The net effect of the policy for modulating the shape of the V-to-ψ mapping based on G, is that as G (familiarity) increases the intersection of the winning code with the code of the best-matching stored input (hypothesis) increases and as G goes to zero, the expected intersection of the winning code with every stored code goes to chance. This is how Sparsey achieves mapping similar inputs (moments) to similar SDR codes, which we denote as the "SISC" property. See here for more detailed explanation and a demo of this policy.

We emphasize several unique aspects of Sparsey's CSA.

1. To our knowledge, no other neural/cortical model implements the technique of using global (to a mesoscale unit, in our case, the mac) information to modulate local (to each individual cell) information, i.e., the cell's response function.
2. This G-based modulation of the V-to-ψ mapping can be viewed as adding noise to the winner selection process, the magnitude of which is inversely proportional to the familiarity of the input, resulting in the SISC property. To our knowledge, this is a completely novel usage of noise in computational neuroscience.

### ACTIONS TO TAKE
a) Condense the paragraph of the Sparsey excerpt that begins "The net effect of the policy" into two shorter sentences that keep its main facts.
b) Pick up the Sparsey excerpt after its final sentence and write what comes next.
The material after this point comes from a different source than the Sparsey excerpt.

### GIVEN DATA
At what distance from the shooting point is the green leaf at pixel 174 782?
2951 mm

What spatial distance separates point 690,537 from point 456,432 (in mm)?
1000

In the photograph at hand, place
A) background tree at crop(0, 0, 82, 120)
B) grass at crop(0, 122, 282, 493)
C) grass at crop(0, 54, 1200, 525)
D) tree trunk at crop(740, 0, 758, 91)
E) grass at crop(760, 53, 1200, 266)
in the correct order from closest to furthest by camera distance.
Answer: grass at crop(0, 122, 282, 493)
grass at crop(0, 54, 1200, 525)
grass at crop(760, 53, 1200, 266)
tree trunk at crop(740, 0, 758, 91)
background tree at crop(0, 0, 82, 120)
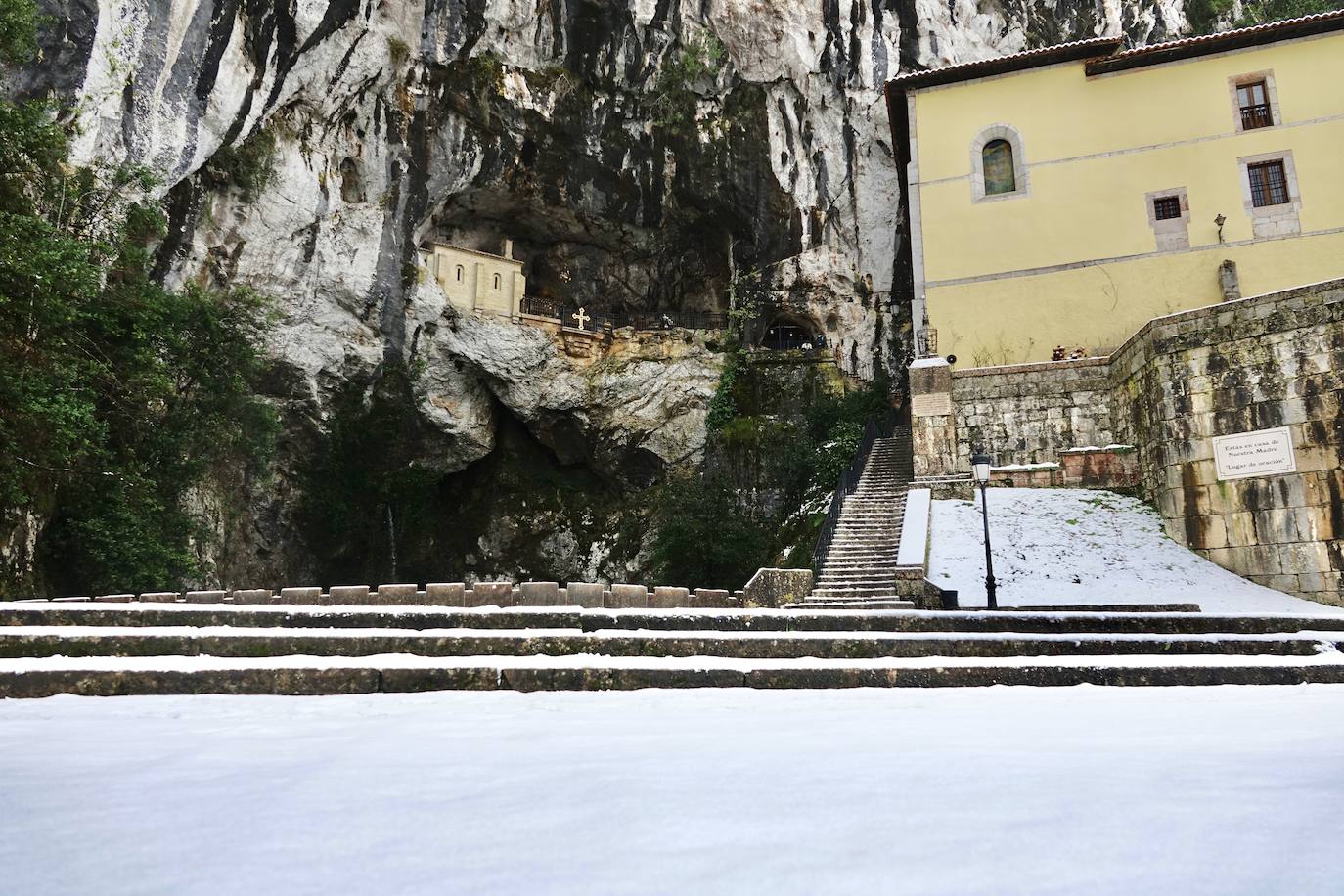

### ANSWER LIST
a) As familiarity (G) rises, the winning code overlaps more with the code of the best-matching stored input (hypothesis), and as G approaches zero, its expected overlap with every stored code falls to chance. This is how Sparsey maps similar inputs (moments) to similar SDR codes, the "SISC" property.

b)
3. The astute reader will understand that the steps of the CSA algorithm imply a physical, neural realization which requires the principal cells, i.e., the units comprising the mac (which are intended as analogs of L2/3 pyramidals), to undergo two successive rounds of competition. In the first (in step 1 above), the cells of a CM compete on the basis of their V values, with only the cell with the max V becoming active in each CM. These max-V values are then summed and averaged, subserved by the brown arrows and boxes labeled "Max" in Figure 3 (this is a hard max). The pincipal cells are then reset whereupon the G-dependent noise is added to the mac. We hypothesize that this is subserved by one or more of the forebrain modulatory signals (e.g., NE, ACh) (cyan/blue arrows in Figure 3). This added noise effectively modulates the transfer functions of the principal cells, wherupon they compete again. Although we formalize the second competition as a draw from the ρ distribution (in each CM), i.e., soft max, the physical addition of the noise allows the soft max to be achieved via a hard max. The CSA's requirement of two rounds of competition is a strong and highly distinguishing model characteristic, an eminently falsifiable aspect of the theory. Our working hypothesis is that the two rounds of competition occur in the two half cycles of the local gamma oscillation.